Unfortunately, gotos are out of fashion these days, and most modern languages don't support them. So I need some way to glue my basic blocks together using only those control flow statements that exist in the language: for
, while
, do
...while
, if
, break
and continue
. (I'm not willing to consider building a state machine using variables.)
It would appear that while there are algorithms to do this, they will not work in every case. That is, it's possible to construct a CFG that cannot be flattened to structured code using only the above limited set of control flow structures.
This seems intuitively obvious to me, but I can't prove it (and the documentation for the algorithms I've found don't go into more detail). And I haven't been able to find an example of a CFG which can't be flattened like this.
I would like to know, definitively, if this is possible or not.
Option (a): does anyone have a example of a CFG which cannot be flattened as described above? (Which will tell me that it's not possible.)

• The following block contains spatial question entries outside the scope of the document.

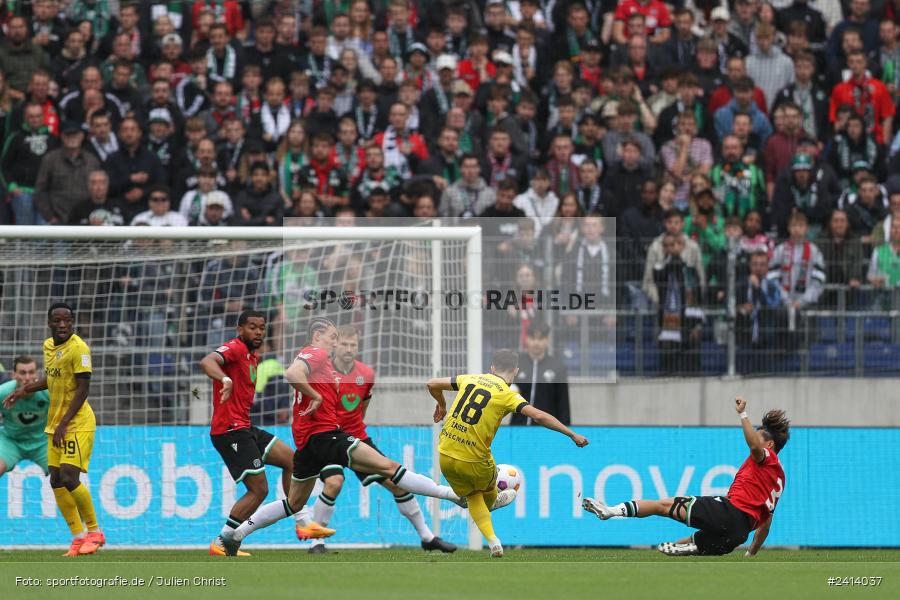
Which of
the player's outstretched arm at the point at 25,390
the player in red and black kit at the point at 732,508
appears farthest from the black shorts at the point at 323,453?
the player's outstretched arm at the point at 25,390

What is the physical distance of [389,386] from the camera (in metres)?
14.6

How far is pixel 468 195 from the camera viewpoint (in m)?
16.6

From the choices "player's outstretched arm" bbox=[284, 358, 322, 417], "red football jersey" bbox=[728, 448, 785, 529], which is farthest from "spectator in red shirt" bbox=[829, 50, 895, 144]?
"player's outstretched arm" bbox=[284, 358, 322, 417]

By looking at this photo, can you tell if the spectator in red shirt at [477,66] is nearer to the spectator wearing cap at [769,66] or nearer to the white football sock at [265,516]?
the spectator wearing cap at [769,66]

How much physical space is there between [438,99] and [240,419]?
7.12 metres

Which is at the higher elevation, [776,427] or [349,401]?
[349,401]

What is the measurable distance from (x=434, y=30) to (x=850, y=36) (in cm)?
518

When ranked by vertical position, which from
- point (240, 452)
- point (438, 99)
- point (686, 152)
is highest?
point (438, 99)

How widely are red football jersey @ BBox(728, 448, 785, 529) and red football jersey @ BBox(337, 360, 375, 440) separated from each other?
118 inches

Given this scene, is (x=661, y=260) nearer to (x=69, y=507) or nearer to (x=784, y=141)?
(x=784, y=141)

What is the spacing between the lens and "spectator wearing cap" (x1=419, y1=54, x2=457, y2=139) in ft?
59.0

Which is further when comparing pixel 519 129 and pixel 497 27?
pixel 497 27

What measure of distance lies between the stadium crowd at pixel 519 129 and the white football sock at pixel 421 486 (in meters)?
3.57

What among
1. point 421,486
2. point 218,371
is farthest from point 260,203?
point 421,486
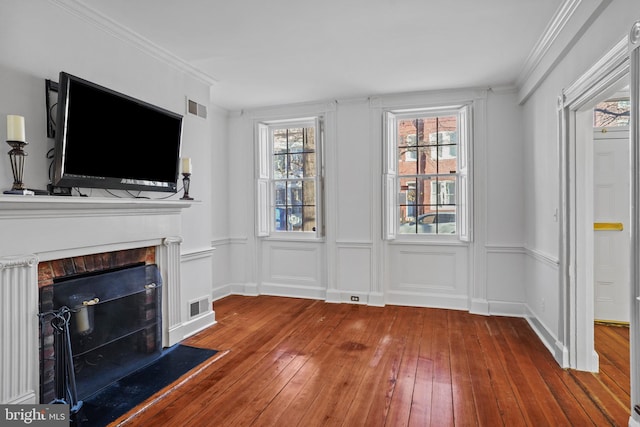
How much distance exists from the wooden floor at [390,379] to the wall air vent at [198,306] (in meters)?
0.24

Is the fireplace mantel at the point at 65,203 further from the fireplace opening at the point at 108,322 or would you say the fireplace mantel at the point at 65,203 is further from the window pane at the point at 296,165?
the window pane at the point at 296,165

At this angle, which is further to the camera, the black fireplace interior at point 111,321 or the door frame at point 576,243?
the door frame at point 576,243

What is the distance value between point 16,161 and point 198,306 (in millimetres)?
2105

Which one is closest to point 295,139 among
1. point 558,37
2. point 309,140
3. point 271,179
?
point 309,140

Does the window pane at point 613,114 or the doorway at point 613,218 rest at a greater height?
the window pane at point 613,114

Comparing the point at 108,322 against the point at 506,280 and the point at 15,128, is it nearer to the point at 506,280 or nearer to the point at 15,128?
the point at 15,128

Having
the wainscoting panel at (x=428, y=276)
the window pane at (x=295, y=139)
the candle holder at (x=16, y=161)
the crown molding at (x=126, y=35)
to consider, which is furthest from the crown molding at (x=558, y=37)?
the candle holder at (x=16, y=161)

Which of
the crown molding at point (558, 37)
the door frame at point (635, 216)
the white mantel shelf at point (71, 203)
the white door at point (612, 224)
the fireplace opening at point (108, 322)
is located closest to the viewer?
the door frame at point (635, 216)

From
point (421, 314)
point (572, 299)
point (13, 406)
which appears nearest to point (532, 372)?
point (572, 299)

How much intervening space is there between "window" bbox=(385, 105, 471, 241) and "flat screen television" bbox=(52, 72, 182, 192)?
8.48ft

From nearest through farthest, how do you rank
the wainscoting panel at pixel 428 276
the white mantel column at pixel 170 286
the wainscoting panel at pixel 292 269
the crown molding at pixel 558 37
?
the crown molding at pixel 558 37
the white mantel column at pixel 170 286
the wainscoting panel at pixel 428 276
the wainscoting panel at pixel 292 269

Option (b): does anyone have a proof that CFGs can be flattened as described above? (Which will tell me that it is possible.) An algorithm to do it would be highly desirable, too, as I would then have to make it work...
I think I have a result.
The answer seems to be: it is not possible. This is from Communications of the ACM, volume 9, pages 366 to 371 in a paper from 1966 called "Flow Diagrams, Turing Machines and Languages with only Two Formation Rules" by Giuseppe Jacopini. CiteSeer link. (Which, amusingly, I found referenced from Knuth's seminal (and, from my point of view, incredibly annoying) Go To Statement Considered Harmful.)
Disappointingly, they don't have a proof, saying they were unable to find one.
The good news is that the paper does describe a strategy for converting an arbitrary CFG into a CFG using only limited control-flow mechanisms in an efficient fashion, using as little state as possible. The paper is pretty hard going but it looks promising.